Goal of the exercise: Within the listing below, the lines to output run from the one containing "order: Diprotodontia" through the one containing "A: Possum (common"; copy them exactly and nothing else.

Exercise input:
-=-=-
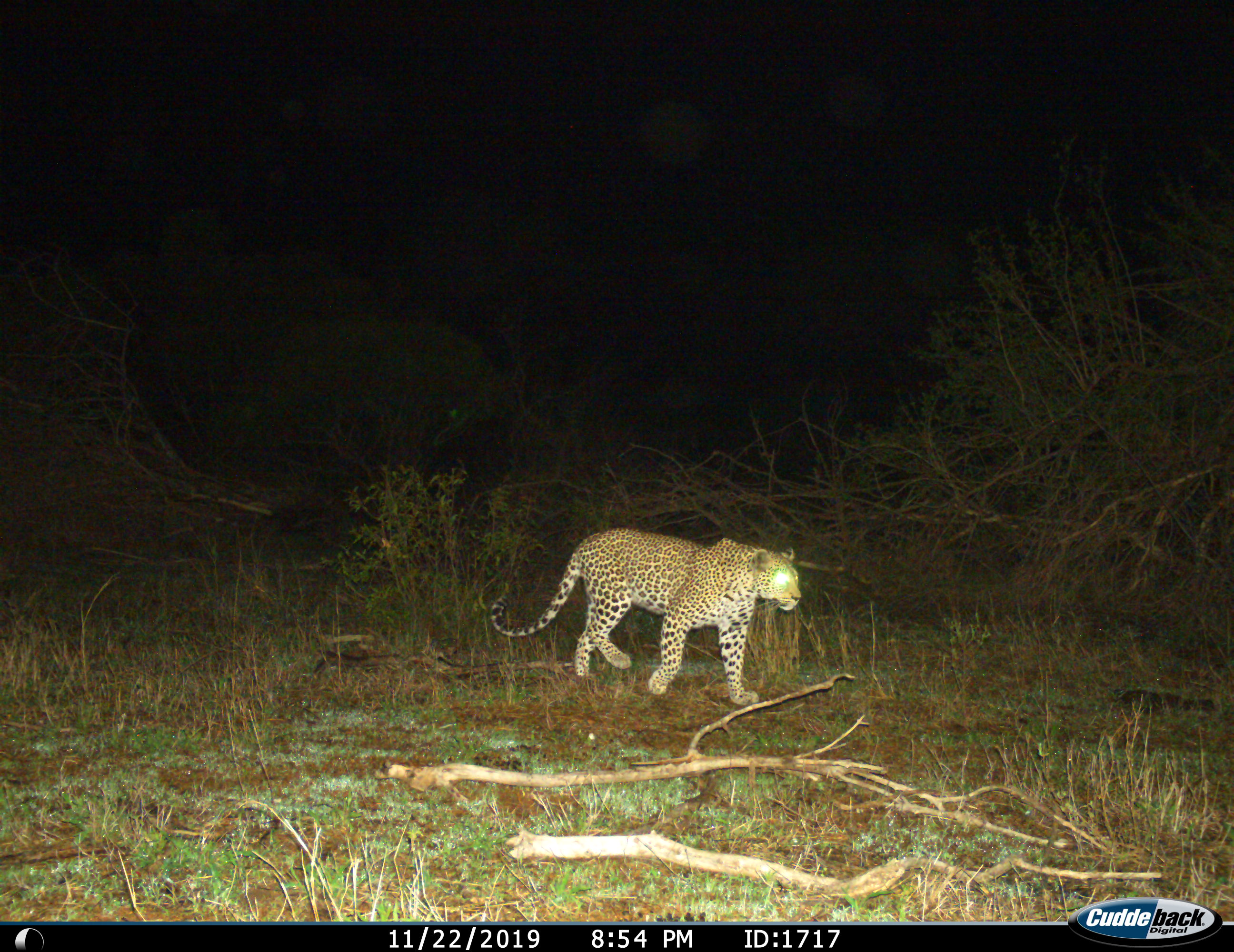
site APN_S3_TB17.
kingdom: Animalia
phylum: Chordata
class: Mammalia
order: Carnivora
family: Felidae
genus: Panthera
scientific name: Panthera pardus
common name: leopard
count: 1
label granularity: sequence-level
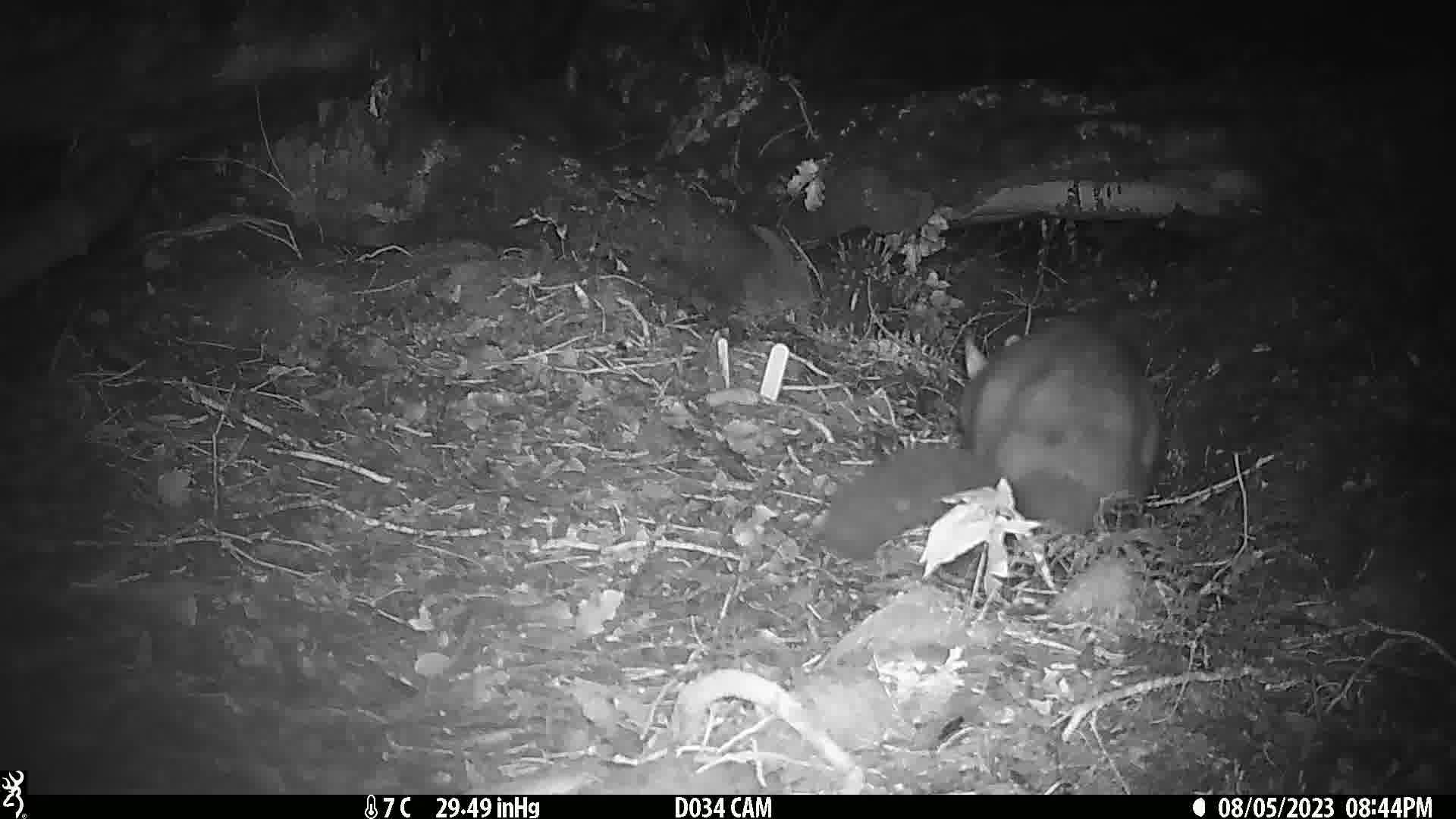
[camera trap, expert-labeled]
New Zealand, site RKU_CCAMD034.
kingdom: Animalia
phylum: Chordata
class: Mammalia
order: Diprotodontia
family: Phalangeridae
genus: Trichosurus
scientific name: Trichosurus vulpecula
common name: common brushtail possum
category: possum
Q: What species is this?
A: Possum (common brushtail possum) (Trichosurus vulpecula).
-=-=-
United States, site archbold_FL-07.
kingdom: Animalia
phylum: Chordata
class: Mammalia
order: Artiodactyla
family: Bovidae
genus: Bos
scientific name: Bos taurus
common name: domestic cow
-=-=-
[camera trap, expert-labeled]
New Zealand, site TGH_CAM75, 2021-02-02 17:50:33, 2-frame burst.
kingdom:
-=-=-
Output for this exercise:
order: Diprotodontia
family: Phalangeridae
genus: Trichosurus
scientific name: Trichosurus vulpecula
common name: common brushtail possum
category: possum
Q: What species is this?
A: Possum (common brushtail possum) (Trichosurus vulpecula).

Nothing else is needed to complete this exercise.